28
submitted 1 year ago* (last edited 1 year ago) by GodOfThunder@lemm.ee to c/python@programming.dev

I won't know if this script works until I run it and see the errors but the comments won't start to generate until after all the posts so I can't debug that part until I've already created too much content.

import sqlite3
import requests
from pythorhead import Lemmy
import schedule
import time
import logging
from config import *

logging.basicConfig(
    level=logging.INFO,
    format="%(asctime)s %(levelname)s %(name)s %(message)s",
    handlers=[logging.FileHandler("debug.log"), logging.StreamHandler()],
)


def initialize_database():
    conn = sqlite3.connect(DB_FILE)
    cursor = conn.cursor()
    cursor.execute("""
        CREATE TABLE IF NOT EXISTS posts (
            github_url TEXT PRIMARY KEY,
            lemmy_post_id INTEGER,
            lemmy_post_name TEXT,
            lemmy_post_body TEXT
        )
    """)
    cursor.execute("""
        CREATE TABLE IF NOT EXISTS comments (
            github_comment_id INTEGER PRIMARY KEY,
            lemmy_comment_id INTEGER,
            comment_user TEXT,
            comment_body TEXT
        )
    """)
    conn.commit()
    return conn


def initialize_lemmy_instance():
    lemmy = Lemmy(LEMMY_INSTANCE_URL)
    lemmy.log_in(LEMMY_USERNAME, LEMMY_PASSWORD)
    logging.info("Initialized Lemmy instance")
    return lemmy


def discover_community(lemmy, community_name):
    community_id = lemmy.discover_community(community_name)
    logging.info(f"Discovered community {community_name} with ID {community_id}")
    return community_id


def fetch_github_issues(repo):
    url = f"{GITHUB_API_BASE}/repos/{repo}/issues"
    headers = {"Accept": "application/vnd.github+json"}
    response = requests.get(url, headers=headers)
    logging.info(f"Fetched issues from {url}")
    return response.json()


def extract_issue_info(issue, repo):
    issue_url = issue["html_url"]
    issue_state = "[Closed]" if issue["state"] == "closed" else ""
    repo_abbr = "[BE]" if "lemmy" in repo else "[UI]"
    issue_title = f"{issue_state}{repo_abbr} {issue['title']} #{issue['number']}"
    issue_body = issue["body"]
    return issue_url, issue_title, issue_body


def post_issues_to_lemmy(lemmy, community_id, repo):
    conn = sqlite3.connect(DB_FILE)
    cursor = conn.cursor()
    
    issues = fetch_github_issues(repo)
    for issue in issues:
        issue_url, issue_title, issue_body = extract_issue_info(issue, repo)
        
        cursor.execute("SELECT lemmy_post_id FROM posts WHERE github_url=?", (issue_url,))
        existing_post = cursor.fetchone()
        
        if not existing_post:
            post = lemmy.post.create(community_id, issue_title, url=issue_url, body=issue_body)["post_view"]["post"]
            lemmy_post_id = post["id"]
            lemmy_post_name = post["name"]
            lemmy_post_body = post["body"]
            cursor.execute("INSERT INTO posts (github_url, lemmy_post_id, lemmy_post_name, lemmy_post_body) VALUES (?, ?, ?, ?)", (issue_url, lemmy_post_id, lemmy_post_name, lemmy_post_body))
            conn.commit()
            logging.info(f"Posted issue {issue_title} to community {community_id}")

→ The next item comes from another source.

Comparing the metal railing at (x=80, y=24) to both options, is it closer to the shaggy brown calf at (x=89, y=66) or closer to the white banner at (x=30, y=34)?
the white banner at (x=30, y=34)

def fetch_github_comments(repo, issue_number):
    url = f"{GITHUB_API_BASE}/repos/{repo}/issues/{issue_number}/comments"
    headers = {"Accept": "application/vnd.github+json"}
    response = requests.get(url, headers=headers)
    logging.info(f"Fetched comments for issue #{issue_number}")
    return response.json()


def post_comments_to_lemmy(lemmy, post_id, repo, issue_number):
    conn = sqlite3.connect(DB_FILE)
    cursor = conn.cursor()
    
    github_comments = fetch_github_comments(repo, issue_number)
    for comment in github_comments:
        github_comment_id = comment["id"]
        cursor.execute("SELECT lemmy_comment_id FROM comments WHERE github_comment_id=?", (github_comment_id,))
        existing_comment = cursor.fetchone()
        
        if not existing_comment:
            comment_user = comment["user"]["login"]
            comment_body = comment["body"]
            lemmy_comment_id = lemmy.comment.create(post_id, comment_body)["comment"]["id"]

            cursor.execute("INSERT INTO comments (github_comment_id, lemmy_comment_id, comment_user, comment_body) VALUES (?, ?, ?, ?)", (github_comment_id, lemmy_comment_id, comment_user, comment_body))
            conn.commit()
            logging.info(f"Posted comment {github_comment_id} to lemmy post {post_id}")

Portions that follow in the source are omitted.